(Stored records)

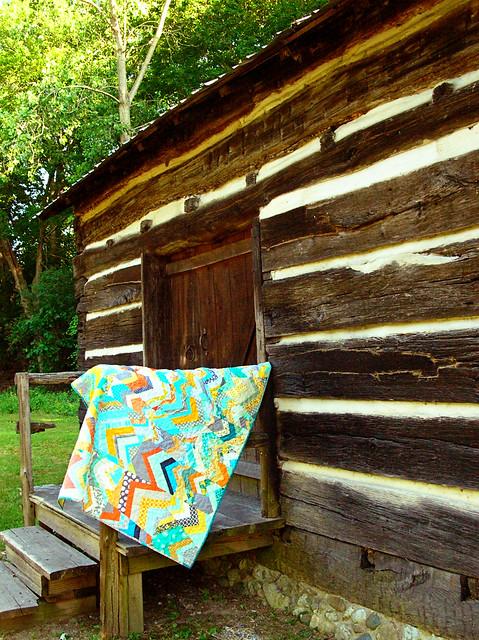 improv chevron quilt on the porch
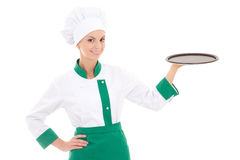 Young chef woman in uniform holding big empty tray isolated on. White background stock image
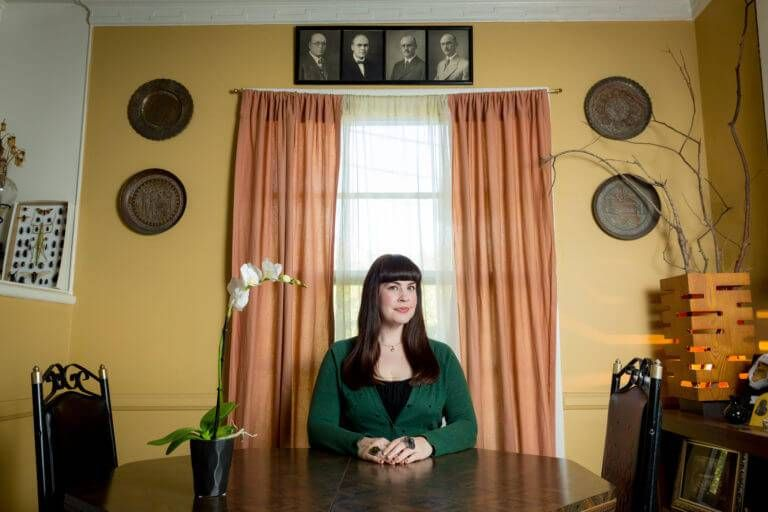 Photo of death-positive advocate and YouTuber Caitlin Doughty, a young woman with long black hair seated at a table. Rewire PBS Living Funeral
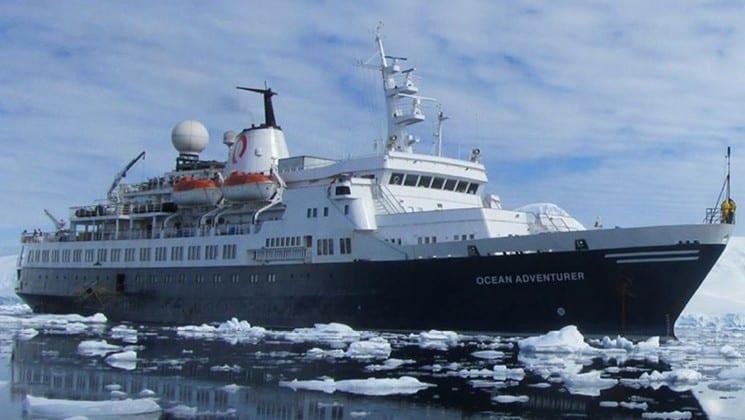 Ocean Adventurer ship exterior picture of starboard side of ship while sailing through small ice bergs.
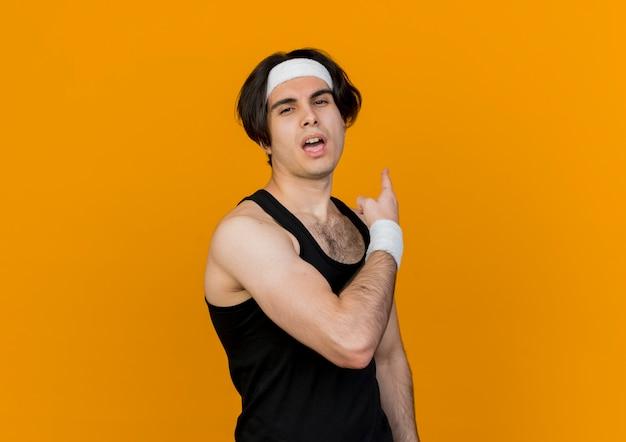 오렌지 벽 위에 다시 서 가리키는 자신감 식으로 앞을보고 운동복과 머리띠를 착용하는 스포티 한 젊은이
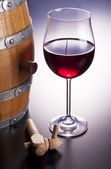 Delicious red wine in wooden barrels. — Stock Photo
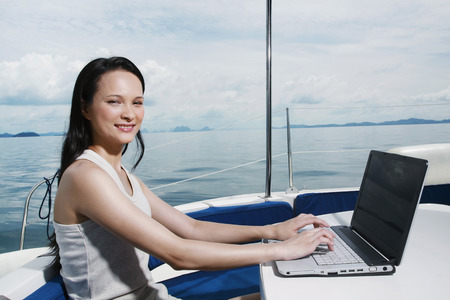 Woman using laptop on yacht photo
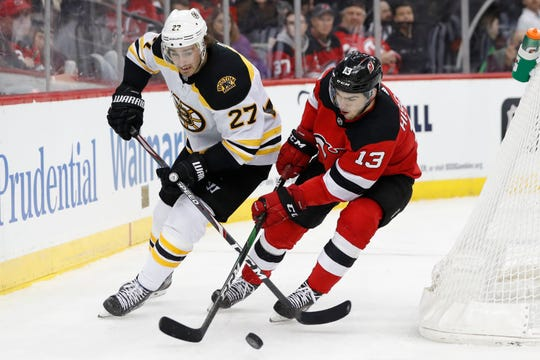New Jersey Devils center Nico Hischier (13) battles for the puck with Boston Bruins defenseman John Moore (27) during the second period of an NHL hockey game, Tuesday, Dec. 31, 2019, in Newark, N.J.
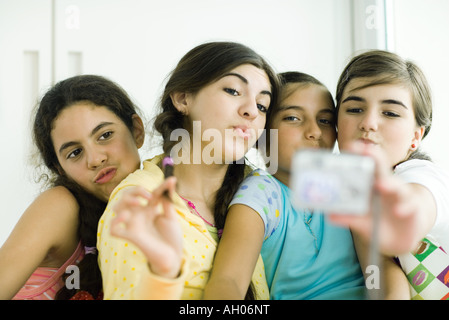 Young female friends with make-up looking at selves in hand mirror - Stock Photo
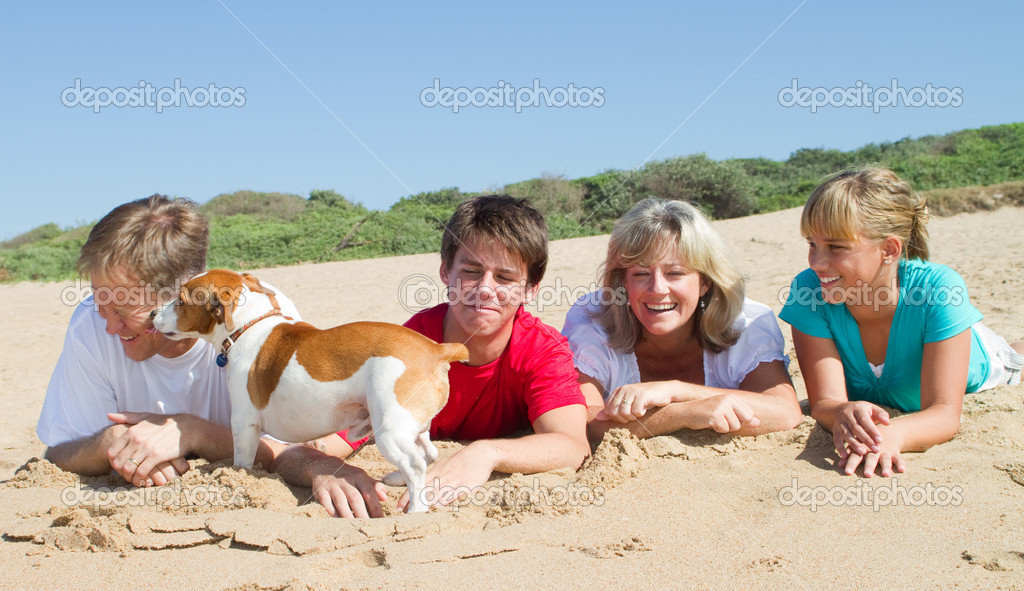 Family with pet dog lying on beach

_To do_: Set down again, word for word, every line from the one with "Photo of death-positive" to the one with "Woman using laptop on yacht photo" in the entries above, and omit the pictures.

_Answer_:
 Photo of death-positive advocate and YouTuber Caitlin Doughty, a young woman with long black hair seated at a table. Rewire PBS Living Funeral
 Ocean Adventurer ship exterior picture of starboard side of ship while sailing through small ice bergs.
 오렌지 벽 위에 다시 서 가리키는 자신감 식으로 앞을보고 운동복과 머리띠를 착용하는 스포티 한 젊은이
 Delicious red wine in wooden barrels. — Stock Photo
 Woman using laptop on yacht photo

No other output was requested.